If you are a low-income taxpayer, you are more likely to be audited by the IRS than a wealthy taxpayer. One of the major reasons being that it’s easier to audit the poor. To audit the wealthy, the IRS may need lawyers and investigators, which they have a scarcity of because of poor funding. On the other hand, auditing recipients of the Earned Income Tax Credit (EITC) is easy.
EITC exists to benefit working people with low to moderate income, but in reality the situation is very different. Truth Out examines:
“‘While the wealthy now have an open invitation to cheat, low-income taxpayers are receiving heightened scrutiny because they can be audited far more easily. All it takes is a letter instead of a team of investigators and lawyers,’ said Sen. Ron Wyden, D-Ore., the ranking member of the Senate Finance Committee.
‘We have two tax systems in this country,’ he said, ‘and nothing illustrates that better than the IRS ignoring wealthy tax cheats while penalizing low-income workers over small mistakes.’
In a statement, IRS spokesman Dean Patterson acknowledged that the sharp decline in audits of the wealthy is due to the agency having lost so many skilled auditors. And he didn’t dispute that pursuing the poor is just easier.
Because EITC audits are largely conducted through the mail by lower-level employees from a central location, they are ‘less burdensome for taxpayers than in-person audits as they mail in their documentation and don’t have to take time out of the workday,’ Patterson said.

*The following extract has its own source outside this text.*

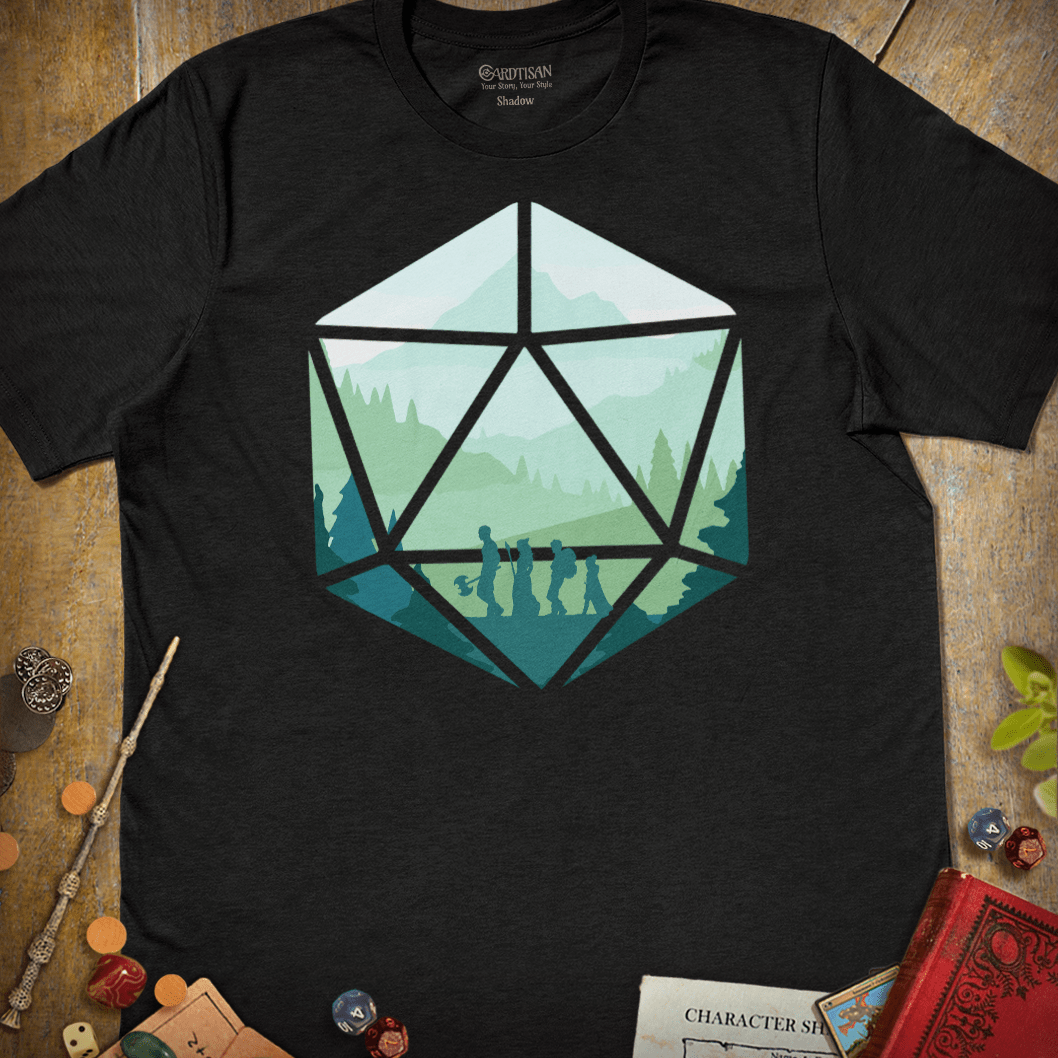 Adventuring Party T-Shirt - Cardtisan - T-Shirt - Dark - S - casual wear - dice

‘Correspondence audits are also the most efficient use of IRS’ limited examination resources.’”
When poor taxpayers are audited and their refund is frozen by the IRS, they usually lack the resources to contest the agency. Some find it difficult to understand what the IRS requires them to do. Worse still, those who are audited do not claim the EITC in future returns, or stop filing a tax return. Truth Out shares the story of the Smiths, a low-income couple who lost their precious refund money to the IRS:
“Natassia Smick and her husband were among those unlucky 382,000 households. We wrote about them last year. They live outside Los Angeles and saw their entire refund frozen in February 2018. For a couple who earned about $33,000 in 2017, that $7,300 refund was big money ($2,000 of it stemmed from the EITC). When it didn’t come, Smick said she had to abandon plans for catching up with her credit card debt.
After Smick sent in all her supporting documents, it took until this May to get a final answer from the IRS. Fourteen months after it all started, the IRS said it agreed Smick and her husband were due about $7,000, she said. But the agency disagreed on the remaining $350, because it couldn’t verify her husband’s employment for part of the year. Smick said the IRS was wrong to hold back the $350, but she couldn’t afford to contest it and further delay the $7,000.
‘I’m not going to fight anymore,’ she said. ‘We have already waited too long, and we are not in a financial position to wait another three months to appeal.’”
The result of many of these audits is that taxpayers who are eligible for the EITC are no longer claiming it. This defeats the purpose of having this tax credit in the first place while discouraging low-income taxpayers to file a tax return.